10/02/17

Yoga reminded me I wasn’t broken in the first place.

Yoga is a very important piece of my life. But just like anything that is important in your life, if you hold on too tightly it – the moment and the meaning – will slip right through your fingers.

I’ve been practicing yoga poses for upwards of 15 years. Looking back, I could even argue that I was practicing “yoga” since the age of 12. Particularly the Seva yoga or Karma yoga, the yoga of selfless service to others. Yep, I was that kid. The kid that got labels like, “sensitive,” “good,” “golden,” “harmonious” “self-less,” “responsible.” Most of those words either started with “too” before the word or “one” after the word. I was the neighborhood sooth-sayer, caring for hurt siblings, out-casted neighborhood friends and wayward animals. These labels were my first understanding of the role I played in life and who I have always known myself to be – an ear to listen, a shoulder to cry on, a hand to hold or arms to hug. I never did any of these thing because I felt “better than,” I wanted to make others feel included, cared for and ultimately loved.
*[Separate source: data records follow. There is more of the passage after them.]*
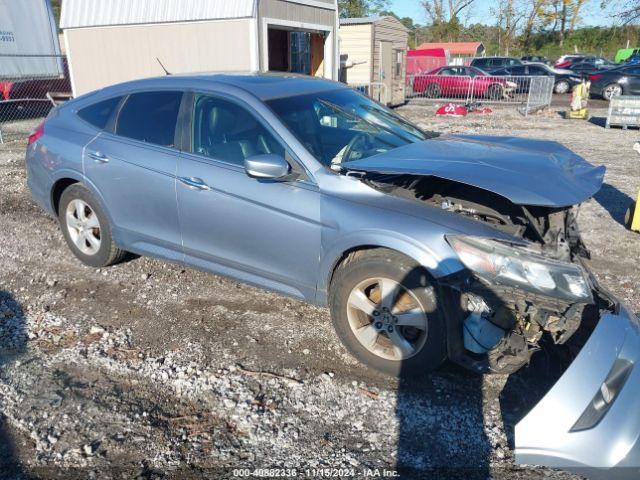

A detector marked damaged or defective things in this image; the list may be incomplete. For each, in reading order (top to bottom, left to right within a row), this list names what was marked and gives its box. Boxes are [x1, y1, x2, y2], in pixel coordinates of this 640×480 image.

crumpled hood [344, 134, 604, 207]
broken headlight [448, 237, 592, 304]
damaged front bumper [516, 306, 640, 478]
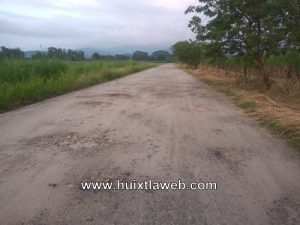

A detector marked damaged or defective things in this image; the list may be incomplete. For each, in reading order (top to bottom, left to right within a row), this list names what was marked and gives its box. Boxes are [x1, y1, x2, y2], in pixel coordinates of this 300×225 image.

damaged dirt road [0, 63, 300, 225]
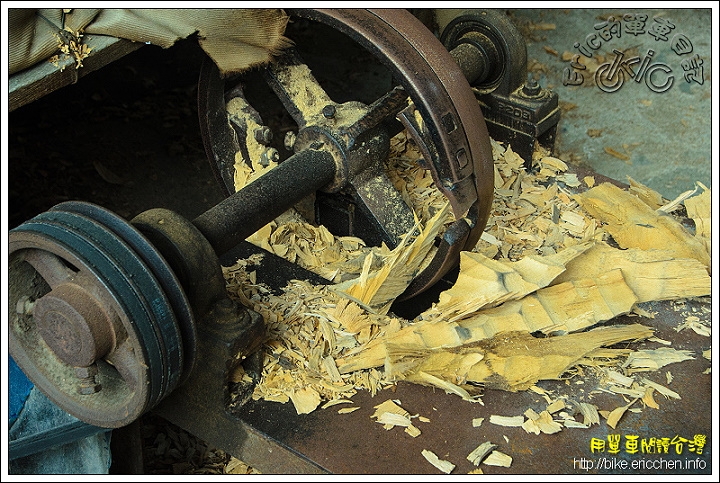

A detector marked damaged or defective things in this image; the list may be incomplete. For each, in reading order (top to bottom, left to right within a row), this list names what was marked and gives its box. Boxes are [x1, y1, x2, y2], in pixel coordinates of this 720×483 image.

splintered wood piece [572, 182, 708, 272]
splintered wood piece [552, 241, 708, 302]
splintered wood piece [390, 324, 656, 396]
splintered wood piece [420, 448, 452, 474]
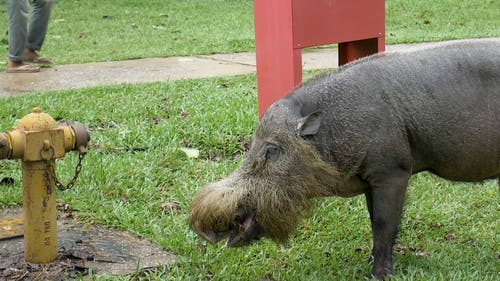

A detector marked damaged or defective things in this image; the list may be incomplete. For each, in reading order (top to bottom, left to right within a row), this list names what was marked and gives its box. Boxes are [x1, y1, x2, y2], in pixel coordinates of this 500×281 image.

rusty chain [43, 149, 86, 190]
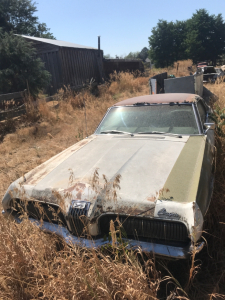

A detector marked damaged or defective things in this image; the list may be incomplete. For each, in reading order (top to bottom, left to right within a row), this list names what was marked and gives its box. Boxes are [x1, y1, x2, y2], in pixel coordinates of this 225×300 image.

abandoned car [2, 93, 216, 258]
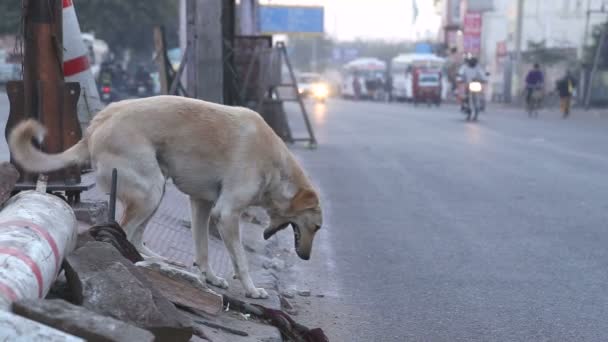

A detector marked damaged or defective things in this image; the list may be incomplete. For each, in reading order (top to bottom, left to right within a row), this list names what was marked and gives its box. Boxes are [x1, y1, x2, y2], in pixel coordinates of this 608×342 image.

broken concrete rubble [12, 300, 154, 342]
broken concrete rubble [64, 242, 192, 340]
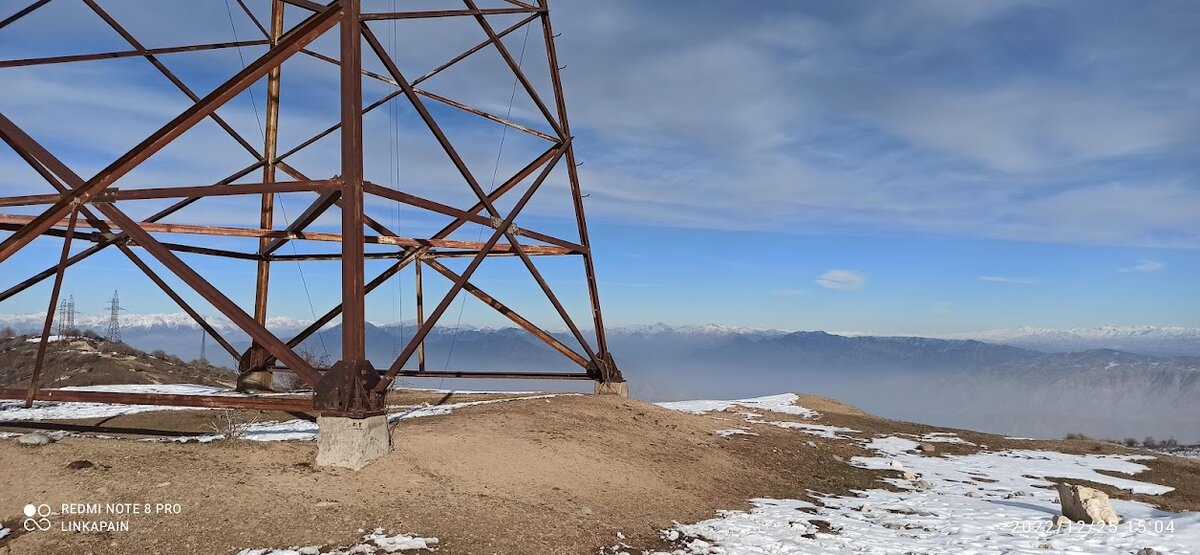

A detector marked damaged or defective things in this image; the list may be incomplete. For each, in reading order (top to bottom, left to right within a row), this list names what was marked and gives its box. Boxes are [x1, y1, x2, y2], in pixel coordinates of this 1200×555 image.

These days it is the most important role in my life and the only reason why I teach yoga.

Those labels weren’t necessarily “bad.” The thing about labels, though, is all labels put folks into files, stored in boxes, neatly placed on shelves. Ask anyone who knows me, I’m neither good at being uniform or limited, nor do I like straight lines or neat anything. I’m pretty sure the word “neat” isn’t even in my vocabulary, unless you are talking about something “cool.”

So what does any of this have to do with yoga??

I strayed a bit from that life above. I was fleeing my perceptions of the expectations of others, moved out west to find myself and conquer my demons and in so doing, I inevitably lost myself. I wasn’t perfect. I never felt perfect. But, I was always trying to be a version of “perfect.” I’m not even sure I knew what it meant to be perfect, but I definitely didn’t feel close. These were my beliefs that I bought and sold to myself when I was young. They were my truths, mostly false. And then Yoga walked in.

Yoga came into my life as a invite from an insightful angel of a friend. I don’t remember her name, but I remember her insistence that I needed to give “this yoga thing” a go. I also remember the anxiousness of my first class, and the relief that I had a friend to stand by my side. I don’t remember much of the class, but I remember the feeling I had after. It was the feeling you get when you spontaneously bump into an old, dear friend that you haven’t seen in years, and didn’t realize how empty your life has been without, until the very moment of a chance meeting.

Yoga brought me back to myself. A friend whom I’d lost, was found. I had no idea, until that very moment, how much I missed her. Back then, if you asked me, I would have said that yoga healed my broken heart & filled a hole that had been growing without me even knowing. But the truth is, yoga didn’t fix me or save my life. What yoga did was much more intentional. Yoga reminded me I wasn’t broken in the first place. It was everything I needed in that moment and nothing I didn’t already know.

Don’t get me wrong, the above ahh-haa didn’t come immediately. At the start of my asana (pose) yoga practice, I felt extremely lopsided, even broken. I believed I had a broken heart, an imperfect existence, constantly was trying to fix everything and ultimately saving nothing. Along with losing myself, I lost my confidence & my joy for life. Yoga was CPR for the soul. It was my second wind to pick myself up and try again, #yogaeverydamnday.

The yoga message, however, takes on less meaning if I treat the yoga as the drug that will heal all my wounds vs. the wisdom that brings me back to all the answers that have been inside me from the start. Yoga can be anything I need it to be – a workout, a meditation, a spiritual practice, all of the above and none of it. But when all is said and done, I found and continue my yoga as a whole and perfect person, continuously growing & creating new versions of myself. I am the only person who can save myself.

If I’m broken, I dropped myself & I must be the one to pick myself up.
If I’m lost, I abandoned myself.
And if I choose to be found, it needs to be me leading the search & rescue mission.

Yoga as a drug is the world curing me. Yoga as wisdom is me curing the world.

This doesn’t mean I can’t find or be a cheerleader or teacher along the way for myself or someone else. But I need to remember to leave the heavy lifting to the experts.
No one knows me, or my life better than myself. I am the expert. And so are you.